Could you print every record below exactly as it appears?
-------- DATASET CONTENT
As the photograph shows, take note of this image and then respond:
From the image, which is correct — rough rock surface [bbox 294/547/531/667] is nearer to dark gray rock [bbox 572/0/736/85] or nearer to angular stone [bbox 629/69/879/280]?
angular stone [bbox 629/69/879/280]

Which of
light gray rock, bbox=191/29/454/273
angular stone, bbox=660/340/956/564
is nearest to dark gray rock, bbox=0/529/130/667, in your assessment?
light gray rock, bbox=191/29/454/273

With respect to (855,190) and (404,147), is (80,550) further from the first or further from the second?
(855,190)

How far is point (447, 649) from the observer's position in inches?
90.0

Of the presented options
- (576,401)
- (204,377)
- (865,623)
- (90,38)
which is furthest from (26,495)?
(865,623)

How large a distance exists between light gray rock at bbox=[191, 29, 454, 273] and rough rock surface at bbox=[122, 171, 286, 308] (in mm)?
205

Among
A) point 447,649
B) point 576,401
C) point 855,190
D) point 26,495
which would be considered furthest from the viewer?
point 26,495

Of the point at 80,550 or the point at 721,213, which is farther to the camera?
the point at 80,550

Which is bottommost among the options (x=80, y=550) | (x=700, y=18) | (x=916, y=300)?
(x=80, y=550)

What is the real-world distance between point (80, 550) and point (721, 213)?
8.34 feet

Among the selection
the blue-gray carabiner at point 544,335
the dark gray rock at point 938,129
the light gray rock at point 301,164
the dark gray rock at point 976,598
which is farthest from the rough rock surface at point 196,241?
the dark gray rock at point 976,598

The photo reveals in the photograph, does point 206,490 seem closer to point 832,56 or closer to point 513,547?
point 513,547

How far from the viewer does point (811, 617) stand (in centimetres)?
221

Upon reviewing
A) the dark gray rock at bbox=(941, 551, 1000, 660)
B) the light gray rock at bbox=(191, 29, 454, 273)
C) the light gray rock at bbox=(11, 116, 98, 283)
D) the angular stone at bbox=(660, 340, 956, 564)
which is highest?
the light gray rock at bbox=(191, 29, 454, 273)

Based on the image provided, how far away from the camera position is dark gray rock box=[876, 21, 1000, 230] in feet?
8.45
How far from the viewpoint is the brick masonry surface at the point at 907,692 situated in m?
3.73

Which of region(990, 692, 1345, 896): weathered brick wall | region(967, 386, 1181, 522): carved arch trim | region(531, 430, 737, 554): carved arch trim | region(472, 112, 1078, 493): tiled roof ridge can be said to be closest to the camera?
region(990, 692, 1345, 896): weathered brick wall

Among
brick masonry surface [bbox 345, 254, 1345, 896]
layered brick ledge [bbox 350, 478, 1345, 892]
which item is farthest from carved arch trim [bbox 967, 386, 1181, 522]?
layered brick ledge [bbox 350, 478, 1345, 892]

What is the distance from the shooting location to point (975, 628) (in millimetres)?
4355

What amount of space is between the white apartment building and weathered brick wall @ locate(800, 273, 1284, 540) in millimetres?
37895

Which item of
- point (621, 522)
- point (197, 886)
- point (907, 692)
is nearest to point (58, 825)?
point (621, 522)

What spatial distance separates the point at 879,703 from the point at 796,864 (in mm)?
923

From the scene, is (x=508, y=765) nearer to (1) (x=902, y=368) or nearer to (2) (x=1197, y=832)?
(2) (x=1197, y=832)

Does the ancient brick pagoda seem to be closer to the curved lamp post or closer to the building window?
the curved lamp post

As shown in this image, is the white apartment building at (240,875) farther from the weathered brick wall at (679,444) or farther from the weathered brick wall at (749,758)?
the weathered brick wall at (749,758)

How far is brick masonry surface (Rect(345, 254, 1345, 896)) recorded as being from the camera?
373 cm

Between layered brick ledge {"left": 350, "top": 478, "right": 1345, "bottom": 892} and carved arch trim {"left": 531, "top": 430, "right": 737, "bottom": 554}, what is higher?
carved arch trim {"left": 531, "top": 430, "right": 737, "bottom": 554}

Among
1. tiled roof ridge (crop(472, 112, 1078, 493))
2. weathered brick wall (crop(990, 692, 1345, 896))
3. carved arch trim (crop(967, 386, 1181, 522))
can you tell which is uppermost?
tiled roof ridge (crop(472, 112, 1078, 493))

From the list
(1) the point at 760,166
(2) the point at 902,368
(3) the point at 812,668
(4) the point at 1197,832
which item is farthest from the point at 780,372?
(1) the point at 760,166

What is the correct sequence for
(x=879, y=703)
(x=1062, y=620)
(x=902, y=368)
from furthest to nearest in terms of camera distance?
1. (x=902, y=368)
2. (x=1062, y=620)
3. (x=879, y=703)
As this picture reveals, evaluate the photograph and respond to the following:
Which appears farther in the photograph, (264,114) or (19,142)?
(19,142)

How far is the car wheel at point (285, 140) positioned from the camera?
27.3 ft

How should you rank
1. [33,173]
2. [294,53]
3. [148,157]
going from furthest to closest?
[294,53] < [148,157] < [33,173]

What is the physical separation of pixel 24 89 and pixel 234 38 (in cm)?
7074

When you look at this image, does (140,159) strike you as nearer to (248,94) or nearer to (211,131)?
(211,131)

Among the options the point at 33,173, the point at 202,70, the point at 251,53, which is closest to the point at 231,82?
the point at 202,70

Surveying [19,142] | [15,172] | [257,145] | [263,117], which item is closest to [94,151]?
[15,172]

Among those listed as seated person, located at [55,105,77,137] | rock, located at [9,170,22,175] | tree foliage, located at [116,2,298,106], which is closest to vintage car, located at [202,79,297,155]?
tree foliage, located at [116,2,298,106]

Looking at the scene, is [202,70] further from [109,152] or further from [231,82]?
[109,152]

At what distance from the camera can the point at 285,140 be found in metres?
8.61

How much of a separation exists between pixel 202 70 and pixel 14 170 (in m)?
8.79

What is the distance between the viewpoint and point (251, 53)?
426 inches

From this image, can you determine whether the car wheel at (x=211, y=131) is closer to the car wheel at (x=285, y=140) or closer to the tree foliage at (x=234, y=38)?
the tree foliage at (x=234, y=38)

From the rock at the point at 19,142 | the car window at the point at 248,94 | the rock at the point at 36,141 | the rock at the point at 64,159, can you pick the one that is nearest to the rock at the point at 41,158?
----------------
◆ **REPLY TO THE EXERCISE**
As the photograph shows, take note of this image and then respond:
From the image, which is correct — rough rock surface [bbox 294/547/531/667] is nearer to dark gray rock [bbox 572/0/736/85] or nearer to angular stone [bbox 629/69/879/280]?
angular stone [bbox 629/69/879/280]

Which of
light gray rock, bbox=191/29/454/273
angular stone, bbox=660/340/956/564
is nearest to dark gray rock, bbox=0/529/130/667, in your assessment?
light gray rock, bbox=191/29/454/273

With respect to (855,190) and (404,147), is (80,550) further from the first or further from the second?
(855,190)

How far is point (447, 649) from the observer's position in inches?
90.0

Of the presented options
- (576,401)
- (204,377)
- (865,623)
- (90,38)
which is furthest from (26,495)?
(865,623)

How large a distance exists between light gray rock at bbox=[191, 29, 454, 273] and rough rock surface at bbox=[122, 171, 286, 308] (in mm)?
205

Among
A) point 447,649
B) point 576,401
C) point 855,190
D) point 26,495
which would be considered furthest from the viewer?
point 26,495

Of the point at 80,550 or the point at 721,213, which is farther to the camera?
the point at 80,550

Which is bottommost among the options (x=80, y=550) | (x=700, y=18) | (x=916, y=300)?
(x=80, y=550)

What is the real-world distance between point (80, 550) and point (721, 213)?
8.34 feet

Among the selection
the blue-gray carabiner at point 544,335
the dark gray rock at point 938,129
the light gray rock at point 301,164
the dark gray rock at point 976,598
which is farthest from the rough rock surface at point 196,241?
the dark gray rock at point 976,598

The photo reveals in the photograph, does point 206,490 seem closer to point 832,56 or closer to point 513,547?
point 513,547

How far from the viewer does point (811, 617) stand (in centimetres)?
221

Upon reviewing
A) the dark gray rock at bbox=(941, 551, 1000, 660)
B) the light gray rock at bbox=(191, 29, 454, 273)
C) the light gray rock at bbox=(11, 116, 98, 283)
D) the angular stone at bbox=(660, 340, 956, 564)
which is highest?
the light gray rock at bbox=(191, 29, 454, 273)

Based on the image provided, how far away from the camera position is dark gray rock box=[876, 21, 1000, 230] in feet?
8.45
How far from the viewpoint is the brick masonry surface at the point at 907,692 situated in m?
3.73

Which of region(990, 692, 1345, 896): weathered brick wall | region(967, 386, 1181, 522): carved arch trim | region(531, 430, 737, 554): carved arch trim | region(472, 112, 1078, 493): tiled roof ridge can be said to be closest to the camera?
region(990, 692, 1345, 896): weathered brick wall

Among
brick masonry surface [bbox 345, 254, 1345, 896]
layered brick ledge [bbox 350, 478, 1345, 892]
which item is farthest from carved arch trim [bbox 967, 386, 1181, 522]?
layered brick ledge [bbox 350, 478, 1345, 892]

What is the distance from the shooting location to point (975, 628) (in millimetres)?
4355

What amount of space is between the white apartment building and weathered brick wall @ locate(800, 273, 1284, 540) in millimetres?
37895

Which item of
- point (621, 522)
- point (197, 886)
- point (907, 692)
is nearest to point (58, 825)?
point (621, 522)

What spatial distance separates the point at 879,703 from the point at 796,864 (in mm)?
923

From the scene, is (x=508, y=765) nearer to (1) (x=902, y=368) or nearer to (2) (x=1197, y=832)?
(2) (x=1197, y=832)

Does the ancient brick pagoda seem to be closer to the curved lamp post or closer to the building window?
the curved lamp post

As shown in this image, is the white apartment building at (240,875) farther from the weathered brick wall at (679,444) or farther from the weathered brick wall at (749,758)?
the weathered brick wall at (749,758)

How far is brick masonry surface (Rect(345, 254, 1345, 896)) recorded as being from the camera?
373 cm

Between layered brick ledge {"left": 350, "top": 478, "right": 1345, "bottom": 892} and carved arch trim {"left": 531, "top": 430, "right": 737, "bottom": 554}, what is higher?
carved arch trim {"left": 531, "top": 430, "right": 737, "bottom": 554}

Among
1. tiled roof ridge (crop(472, 112, 1078, 493))
2. weathered brick wall (crop(990, 692, 1345, 896))
3. carved arch trim (crop(967, 386, 1181, 522))
can you tell which is uppermost?
tiled roof ridge (crop(472, 112, 1078, 493))

From the list
(1) the point at 760,166
(2) the point at 902,368
(3) the point at 812,668
(4) the point at 1197,832
which item is farthest from the point at 780,372?
(1) the point at 760,166

What is the correct sequence for
(x=879, y=703)
(x=1062, y=620)
(x=902, y=368)
from furthest to nearest in terms of camera distance?
1. (x=902, y=368)
2. (x=1062, y=620)
3. (x=879, y=703)
As this picture reveals, evaluate the photograph and respond to the following:
Which appears farther in the photograph, (264,114) or (19,142)?
(19,142)

How far is the car wheel at point (285, 140) positioned from the camera?
27.3 ft

How should you rank
1. [33,173]
2. [294,53]
3. [148,157]
going from furthest to closest?
[294,53] < [148,157] < [33,173]

What is the physical separation of pixel 24 89 and pixel 234 38 (in cm)?
7074

When you look at this image, does (140,159) strike you as nearer to (248,94) or nearer to (211,131)?
(211,131)

Among the options the point at 33,173, the point at 202,70, the point at 251,53, which is closest to the point at 231,82?
the point at 202,70

Surveying [19,142] | [15,172] | [257,145] | [263,117], which item is closest to [94,151]?
[15,172]

Among those listed as seated person, located at [55,105,77,137] | rock, located at [9,170,22,175] | tree foliage, located at [116,2,298,106], which is closest to vintage car, located at [202,79,297,155]?
tree foliage, located at [116,2,298,106]

Looking at the scene, is [202,70] further from [109,152] or further from [231,82]?
[109,152]

At what distance from the camera can the point at 285,140 be found in metres?
8.61

How much of a separation exists between pixel 202 70 and pixel 14 170 (in m)?
8.79

What is the distance between the viewpoint and point (251, 53)?
426 inches

From this image, can you determine whether the car wheel at (x=211, y=131) is closer to the car wheel at (x=285, y=140) or closer to the tree foliage at (x=234, y=38)?
the tree foliage at (x=234, y=38)

From the rock at the point at 19,142 | the car window at the point at 248,94 | the rock at the point at 36,141 | the rock at the point at 64,159, can you pick the one that is nearest to the rock at the point at 41,158?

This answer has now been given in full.